One complication is that the iOS camera gives us a UIImage
, which is internally backed by a JPEG encoding. Reading the pixels triggers JPEG decompression, which is done in a temporary buffer managed by iOS. Because this temporary buffer is not directly accessible, we would need to copy the content of the buffer to a buffer we control. In other words, we will have two copies of the image in memory simultaneously, if we want to convert the given UIImage
to DBPixelBuffer
. To avoid this, we decided to do JPEG decompression with libjpeg, rather than using Apple's SDK, so that we could dump the data directly into a buffer we control. As an added benefit, we could choose to decode the JPEG at a lower resolution, if only a thumbnail was needed.
Note that even in the best case, converting from UIImage
to DBPixelBuffer
involves at least one extra buffer. Sometimes we want to defer this as much as possible—for many of the image processing operations we perform, we do not need to be at full resolution. If the result is going to be small, e.g. screen size, then we could do just enough compute (and not more!) to make sure the result looks good at the intended resolution. Hence we designed our image processing pipeline to take a DBPixelBufferProvider
as the input, which is a common protocol implemented by both UIImage
and DBPixelBuffer
, so that the determination of the processing resolution could be deferred.
Why is this helpful? Previously we would create a thumbnail from the captured image right away, as shown in the top half of the above figure. However, because we didn't know a priori how big the detected document would be, the thumbnail had to be fairly large in order to ensure that the resulting crop was at least screen-sized. In the new implementation shown in the bottom half of the figure, we can avoid creating thumbnail up-front, and instead render the crop at screen resolution directly when needed.

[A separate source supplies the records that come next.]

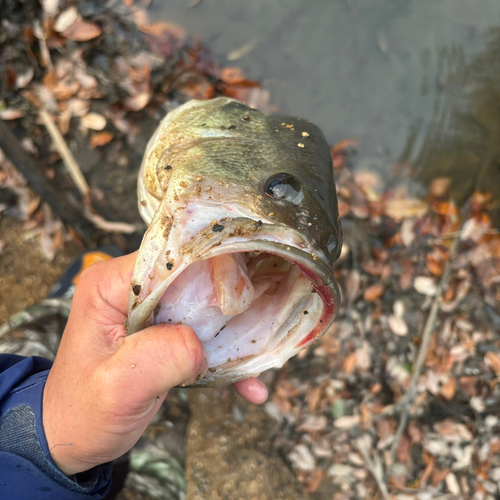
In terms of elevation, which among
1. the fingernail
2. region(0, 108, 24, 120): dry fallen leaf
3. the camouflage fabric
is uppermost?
region(0, 108, 24, 120): dry fallen leaf

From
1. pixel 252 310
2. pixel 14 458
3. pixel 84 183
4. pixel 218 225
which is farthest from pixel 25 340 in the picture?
pixel 218 225

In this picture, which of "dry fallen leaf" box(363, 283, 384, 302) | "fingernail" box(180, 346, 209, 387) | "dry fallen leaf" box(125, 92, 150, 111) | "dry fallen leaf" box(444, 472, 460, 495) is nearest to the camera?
"fingernail" box(180, 346, 209, 387)

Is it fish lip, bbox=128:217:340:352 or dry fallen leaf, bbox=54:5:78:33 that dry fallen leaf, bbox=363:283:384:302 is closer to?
fish lip, bbox=128:217:340:352

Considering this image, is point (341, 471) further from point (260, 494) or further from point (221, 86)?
point (221, 86)

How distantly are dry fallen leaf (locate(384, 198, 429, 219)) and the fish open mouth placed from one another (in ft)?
7.82

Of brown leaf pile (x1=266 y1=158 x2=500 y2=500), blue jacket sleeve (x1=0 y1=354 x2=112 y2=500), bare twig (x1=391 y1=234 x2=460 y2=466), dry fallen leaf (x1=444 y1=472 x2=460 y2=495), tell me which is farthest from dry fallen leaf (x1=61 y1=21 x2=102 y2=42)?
dry fallen leaf (x1=444 y1=472 x2=460 y2=495)

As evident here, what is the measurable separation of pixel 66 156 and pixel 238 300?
119 inches

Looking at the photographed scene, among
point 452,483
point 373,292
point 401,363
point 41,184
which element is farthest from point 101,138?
point 452,483

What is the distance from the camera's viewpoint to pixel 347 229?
382 centimetres

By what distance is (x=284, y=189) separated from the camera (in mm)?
1488

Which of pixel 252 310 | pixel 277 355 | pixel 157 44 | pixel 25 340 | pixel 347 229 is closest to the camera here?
pixel 277 355

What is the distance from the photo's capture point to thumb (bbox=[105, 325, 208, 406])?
1.40 metres

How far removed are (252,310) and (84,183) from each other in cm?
282

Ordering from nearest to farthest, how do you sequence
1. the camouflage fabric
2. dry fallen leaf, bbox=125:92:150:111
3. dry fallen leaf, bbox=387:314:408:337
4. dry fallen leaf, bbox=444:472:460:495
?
1. the camouflage fabric
2. dry fallen leaf, bbox=444:472:460:495
3. dry fallen leaf, bbox=125:92:150:111
4. dry fallen leaf, bbox=387:314:408:337
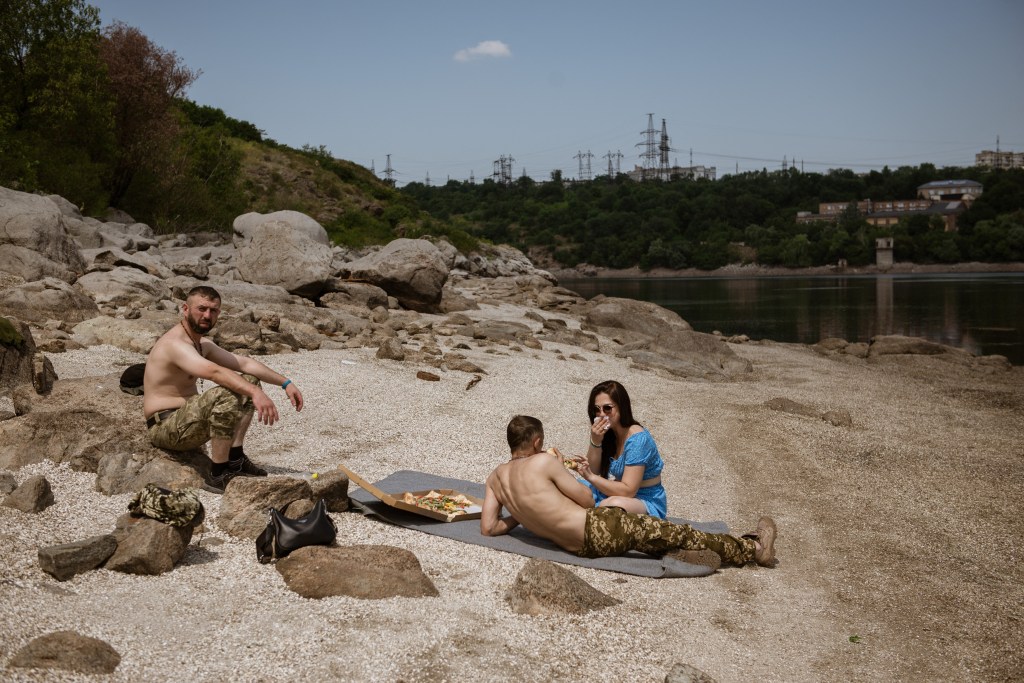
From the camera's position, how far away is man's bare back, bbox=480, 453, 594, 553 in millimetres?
7031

Note that moving to a lazy provider introduces additional complexity: for one, it potentially introduces latency at the call site. We should also carefully consider whether and how to cache the resulting pixel buffers. Nonetheless, moving to a lazy provider allowed us to reduce memory footprint across all code paths at once, which was crucial in reducing the peak memory usage.
Summary
Transitioning from UIImage to our own image class with which we could precisely control when and how the pixels are transformed allowed us to reduce memory spikes from 60MB to 40MB, and peak memory usage by more than 50MB. (Check out the teaser graph above.) In this particular case, the complexity introduced by swapping out UIImage with our own was worth the reduction in resource utilization and increased stability.